◆ Text segment
Content starts

Yeah, I picked it up in my self-care and sustainability Facebook group because I just I, of course was fascinated with that, because I'm concerned about self-care in the lives of ministry leaders and building sustainability and leadership issues, because you have to lead yourself well first to be a leader. So I trolled through it and there was the usual suspects sort of you know, the unrealistic expectations, the unseen damage. You covered all that. But when I got down to the growth mindset versus fixed mindset, I thought, oh my goodness, I have lived that and that, to me, was one of the heartbreakers. You know you go into ministry to serve the purposes of Jesus and finding that it was a challenge to get the people to buy into that idea was, you know, cognitive dissonance.

Margie:

And I looked it up. You know it's living with I think we're doing this, they think we're doing that, and I have to live in that tension. And that sounds really lovely. I'm going to live in the tension, but it's not. It's hard, it's very difficult. So I was wondering if you could walk us through some of that. So we're going to talk about the growth mindset versus the fixed mindset, and why don't you start by giving us some kind of description of the fixed mindset?

Content ends

◆ The data
Content starts

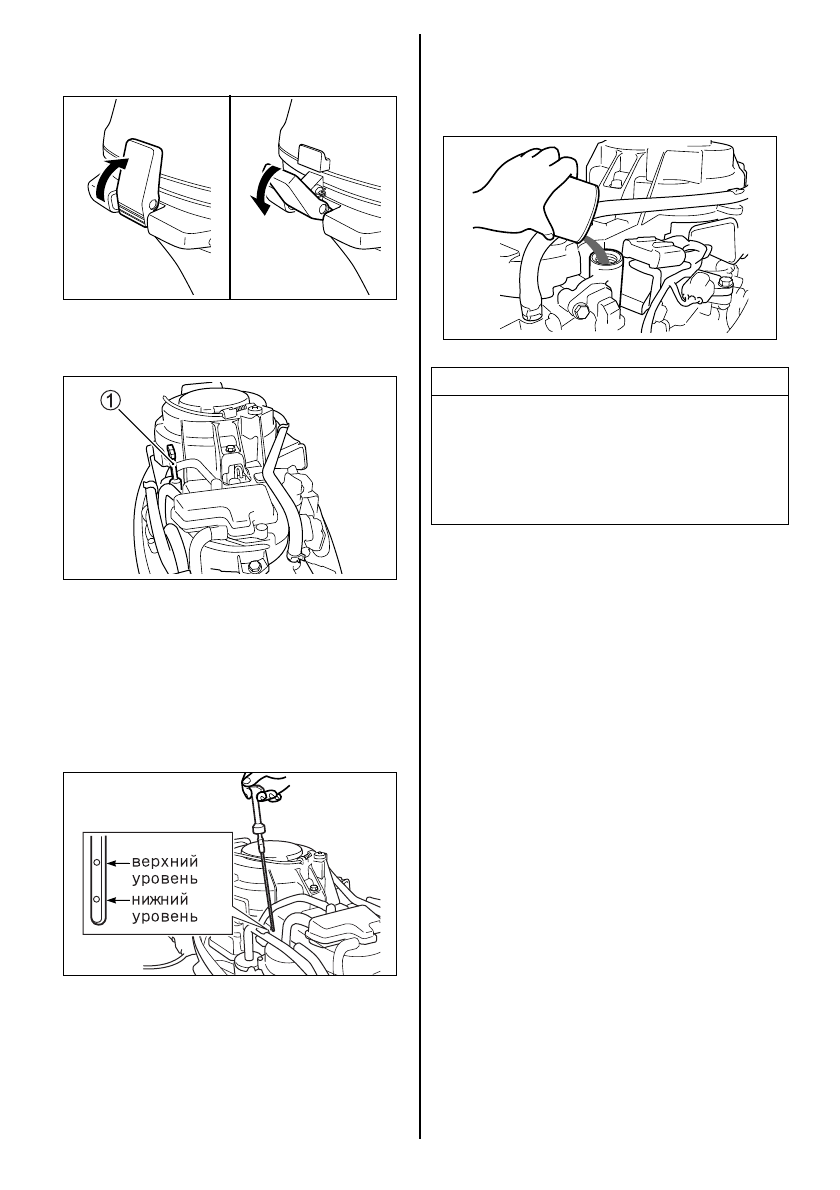 1

верхний уровень
нижний уровень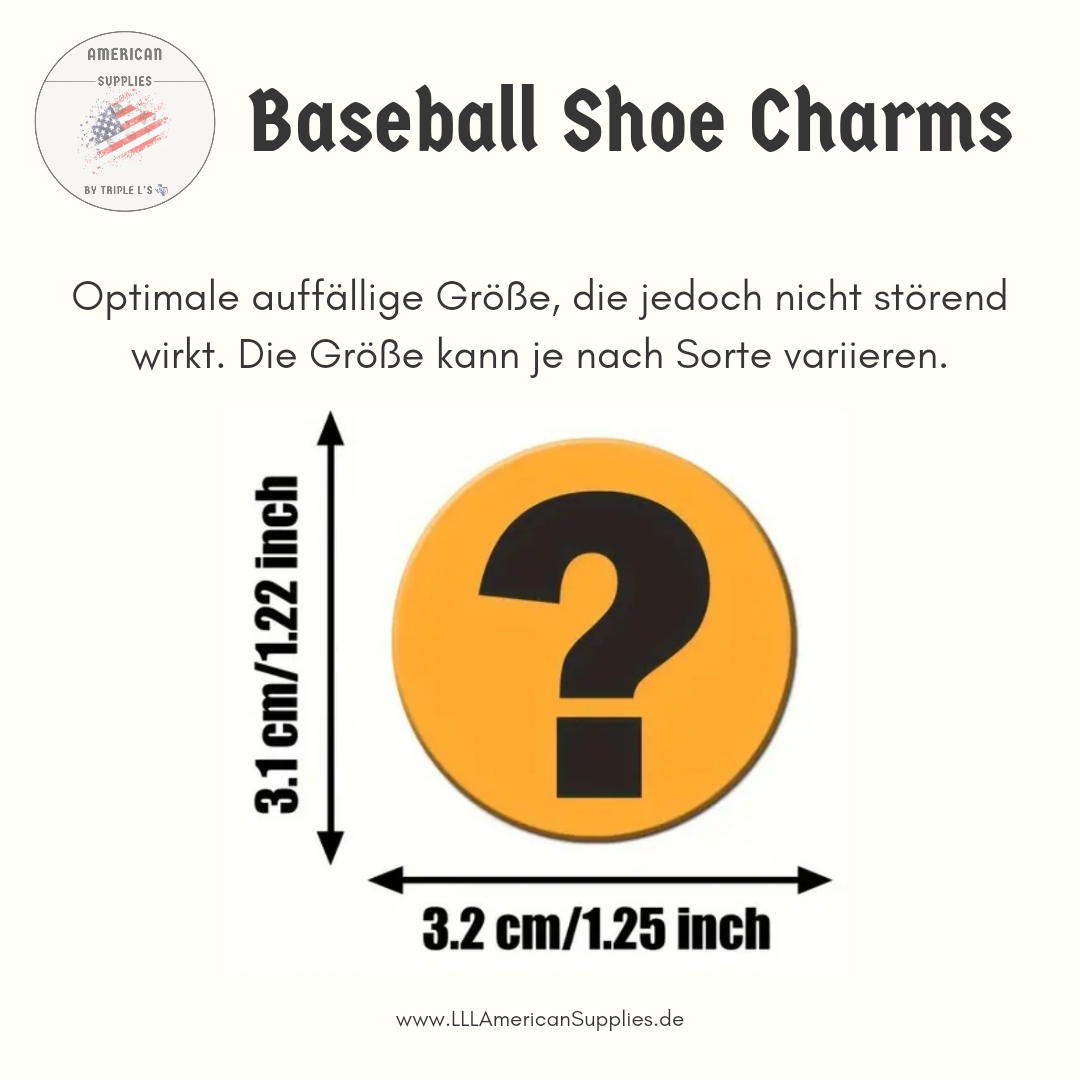 AMERICAN
SUPPLIES
BY TRIPLE L'S

Baseball Shoe Charms

Optimale auffällige Größe, die jedoch nicht störend wirkt. Die Größe kann je nach Sorte variieren.

3.1 cm/1.22 inch

?

3.2 cm/1.25 inch

www.LLLAmericanSupplies.de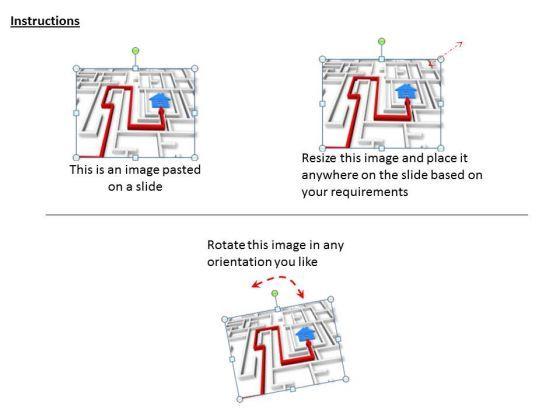 Instructions

This is an image pasted on a slide

Resize this image and place it anywhere on the slide based on your requirements

Rotate this image in any orientation you like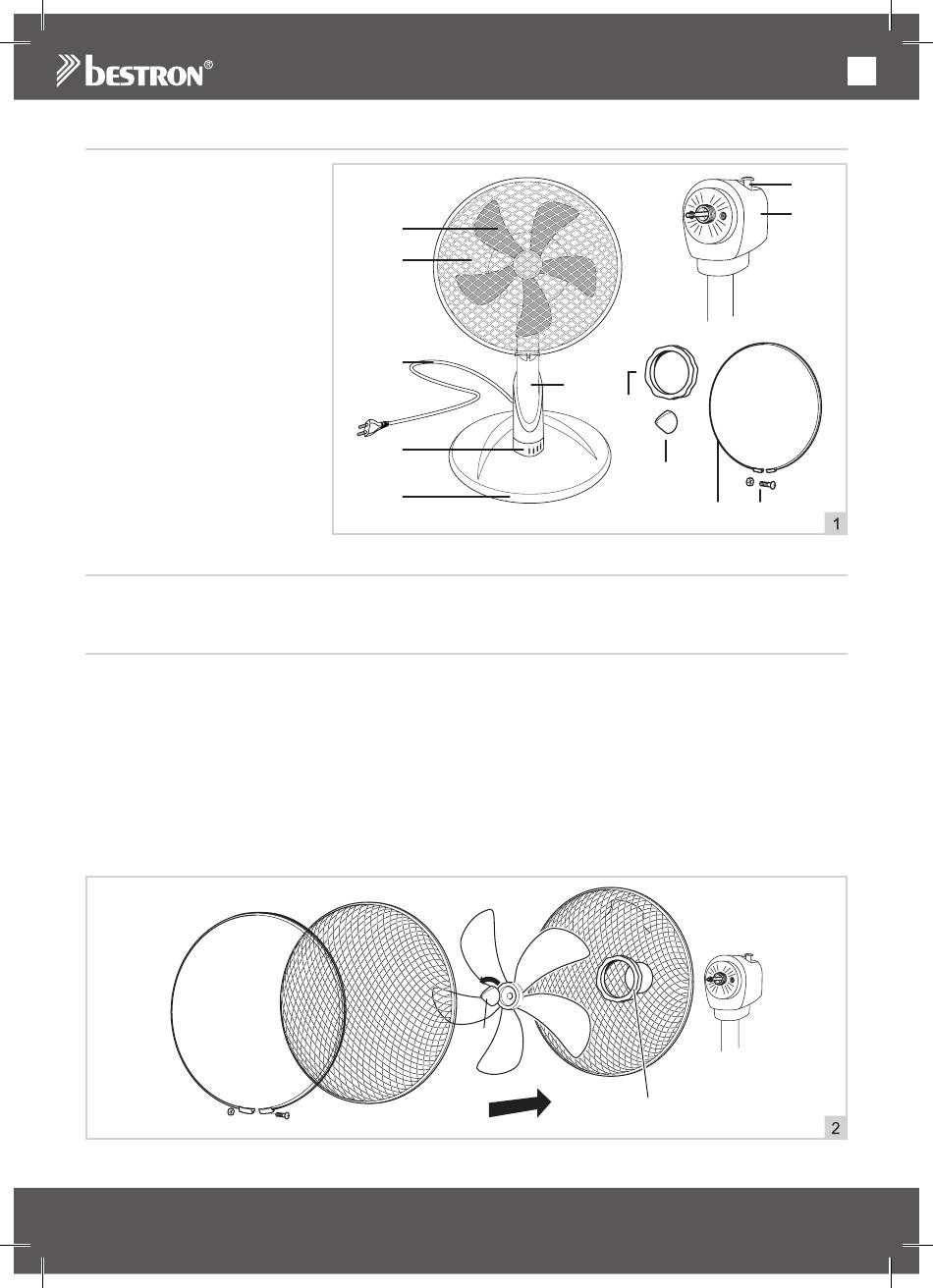 bestron®

1

2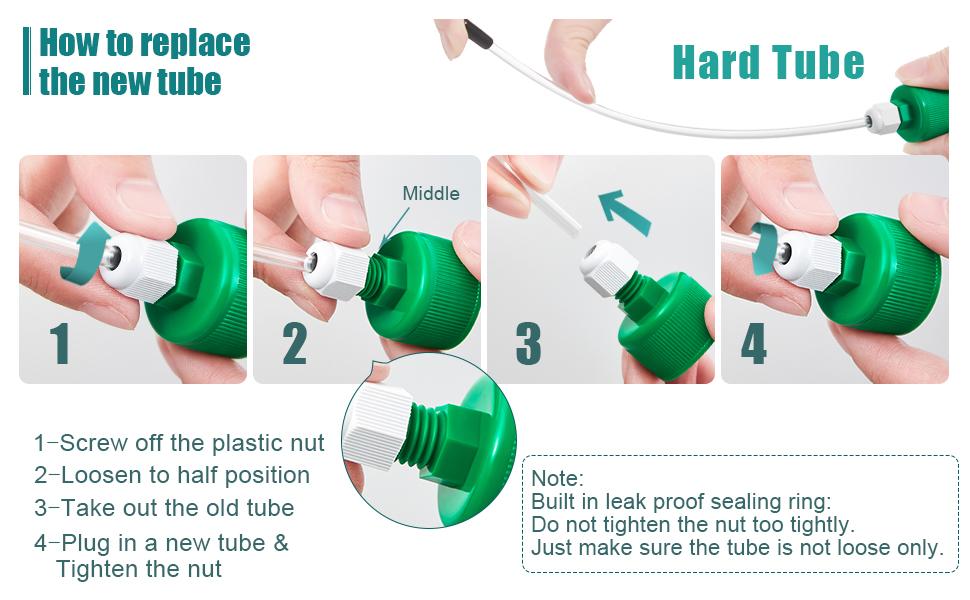 How to replace the new tube

Hard Tube

1

Middle

2

3

4

1-Screw off the plastic nut
2-Loosen to half position
3-Take out the old tube
4-Plug in a new tube & Tighten the nut

Note:
Built in leak proof sealing ring:
Do not tighten the nut too tightly.
Just make sure the tube is not loose only.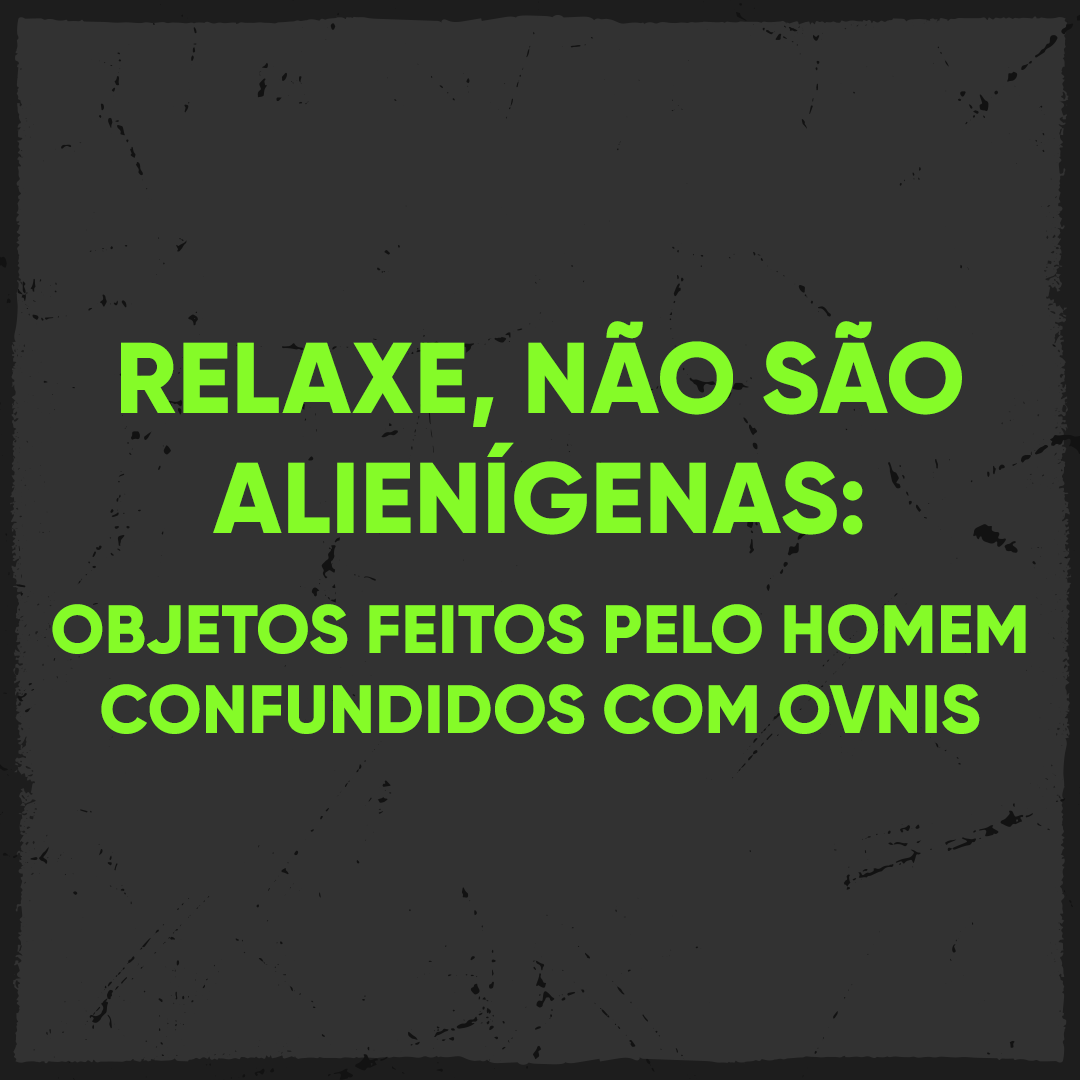 RELAXE, NÃO SÃO ALIENÍGENAS:

OBJETOS FEITOS PELO HOMEM CONFUNDIDOS COM OVNIS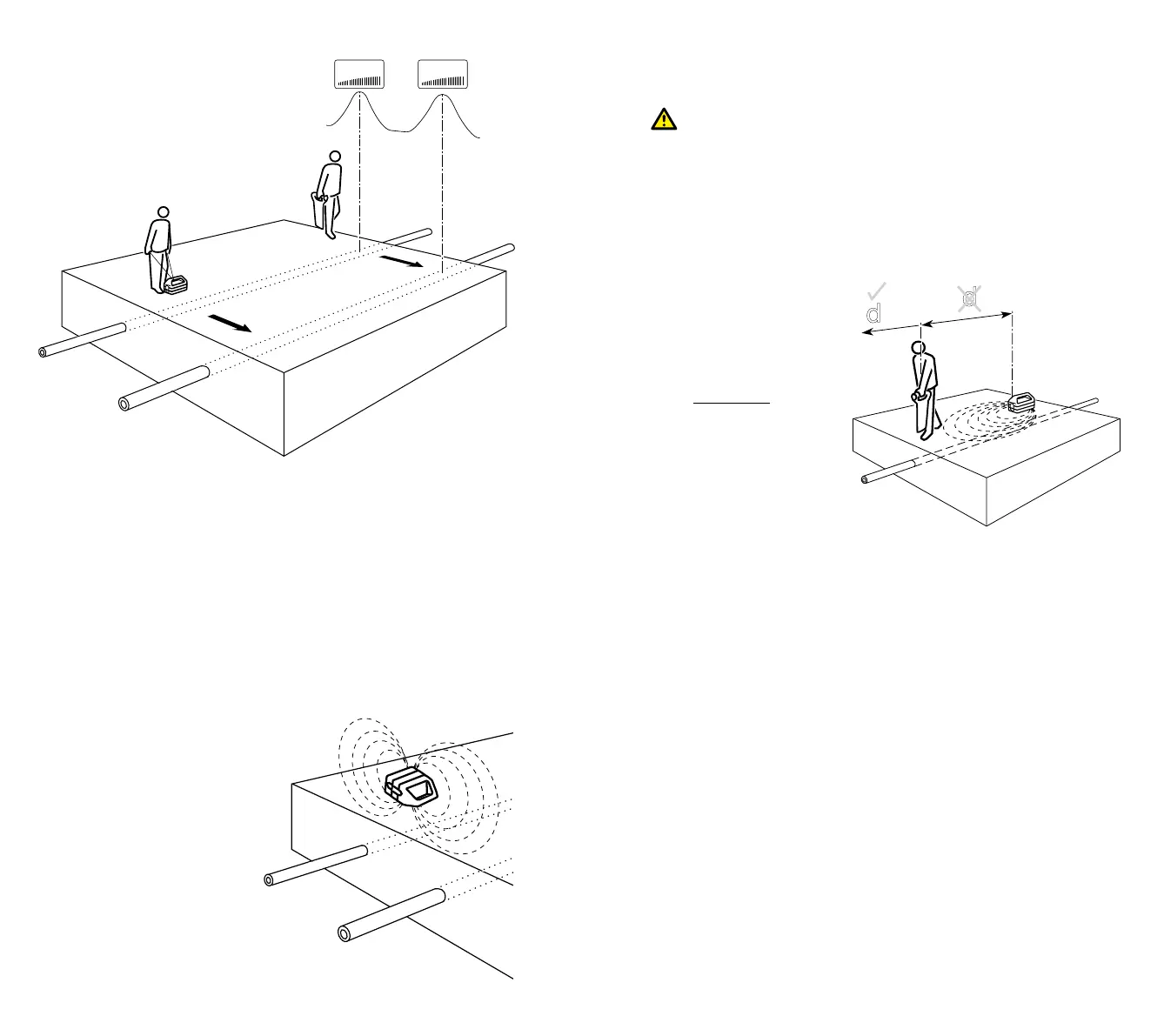 d

d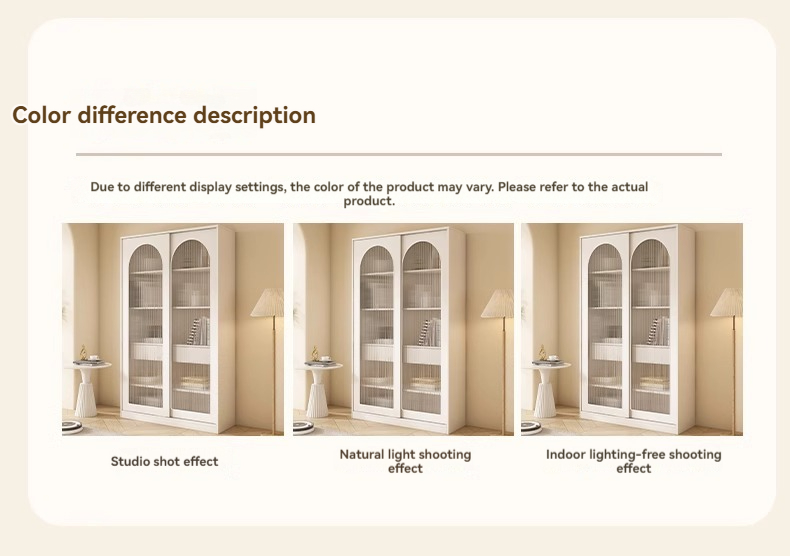 Color difference description

Due to different display settings, the color of the product may vary. Please refer to the actual product.

Studio shot effect

Natural light shooting effect

Indoor lighting-free shooting effect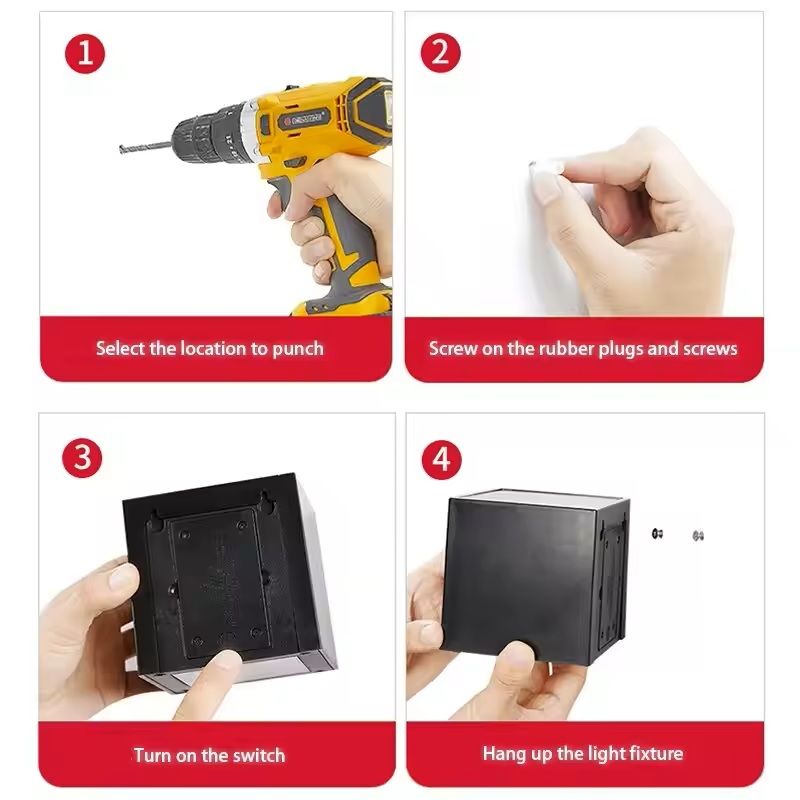 1

Select the location to punch

2

Screw on the rubber plugs and screws

3

Turn on the switch

4

Hang up the light fixture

Content ends

◆ Problems and tasks
a) Summarize the text segment in two sentences.
b) In the text segment, what term does the speaker use for the challenge of getting people to buy into serving the purposes of Jesus?

◆ Answers
a) The speaker is concerned with self-care and sustainability for ministry leaders and found the contrast between growth and fixed mindsets heartbreaking, since the difficulty of getting people to buy into serving the purposes of Jesus felt like cognitive dissonance. Living in the tension between what leaders think they are doing and what others think is very difficult, so the speaker asks for a description of the fixed mindset to begin the discussion.

b) Cognitive dissonance.